__Description of the task__.
Leave out the pictures and copy every record exactly.

__Data for analysis__.
--- START ---
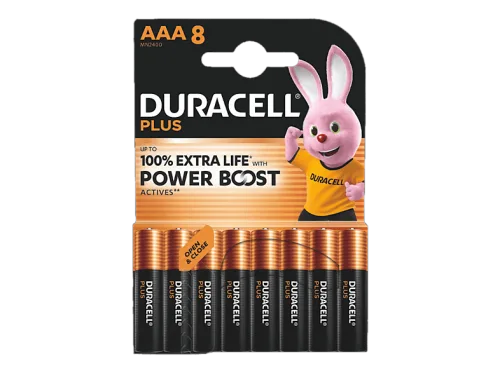 DURACELL, Duracell Plus Power Boost Micro (AAA)-Batterie Alkali-Mangan 1.5 V 8 St.
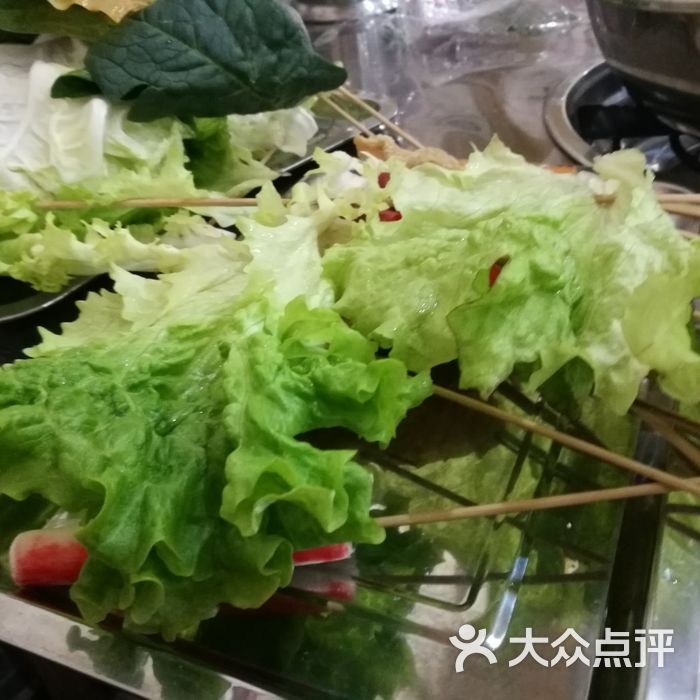 小辣椒串串香火锅生菜图片-北京火锅-大众点评网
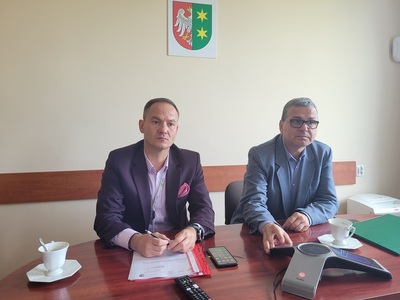 Uczestnicy posiedzenia Komisji Współpracy Zagranicznej i Promocji Województwa - 01 września 2022 r.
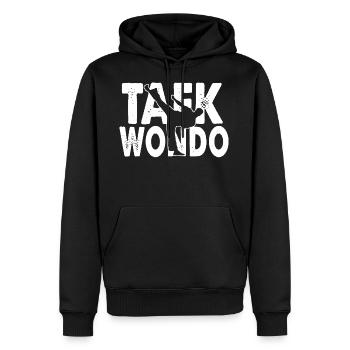 Kampfsport Tae kwon do Asien Geschenk - Männer Premium Bio Hoodie - Schwarz - Vorne - Nico (187cm)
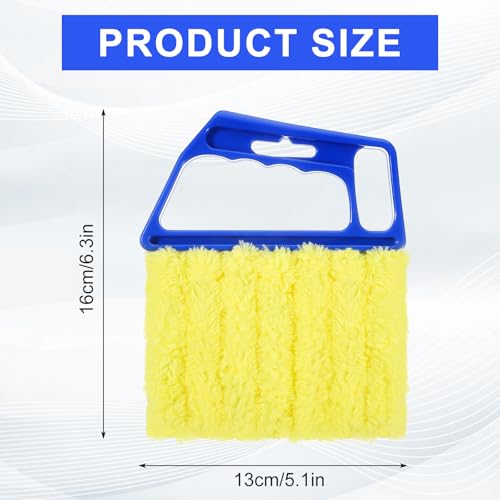 Image of 2pcs Blind Cleaner Tool Microfiber Window Blind Duster for Cleaning 7 Finger Washable Mini Blinds Cleaner Duster Tool for Wood Air Conditioner Vent Fans Venetian Shades Dust Dirt Cleaning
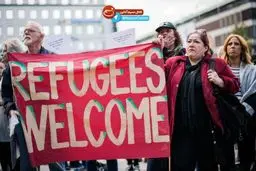 تظاهرات مردم انگلیس در حمایت از ورود پناهجویان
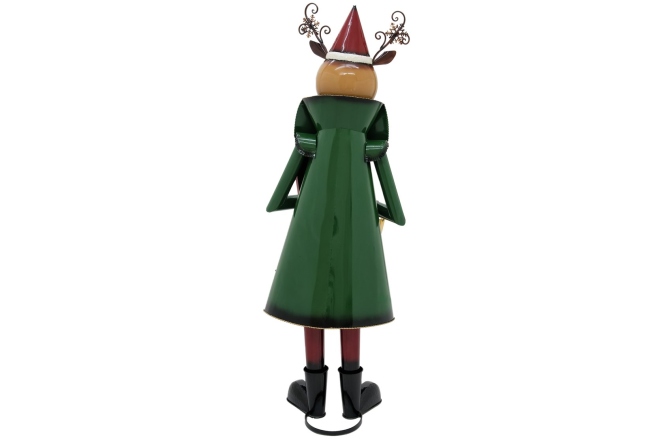 Ren îmbrăcat Europalms Reindeer with Coat, Metal, 155cm, green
--- END ---
__Output below__.
 DURACELL, Duracell Plus Power Boost Micro (AAA)-Batterie Alkali-Mangan 1.5 V 8 St.
 小辣椒串串香火锅生菜图片-北京火锅-大众点评网
 Uczestnicy posiedzenia Komisji Współpracy Zagranicznej i Promocji Województwa - 01 września 2022 r.
 Kampfsport Tae kwon do Asien Geschenk - Männer Premium Bio Hoodie - Schwarz - Vorne - Nico (187cm)
 Image of 2pcs Blind Cleaner Tool Microfiber Window Blind Duster for Cleaning 7 Finger Washable Mini Blinds Cleaner Duster Tool for Wood Air Conditioner Vent Fans Venetian Shades Dust Dirt Cleaning
 تظاهرات مردم انگلیس در حمایت از ورود پناهجویان
 Ren îmbrăcat Europalms Reindeer with Coat, Metal, 155cm, green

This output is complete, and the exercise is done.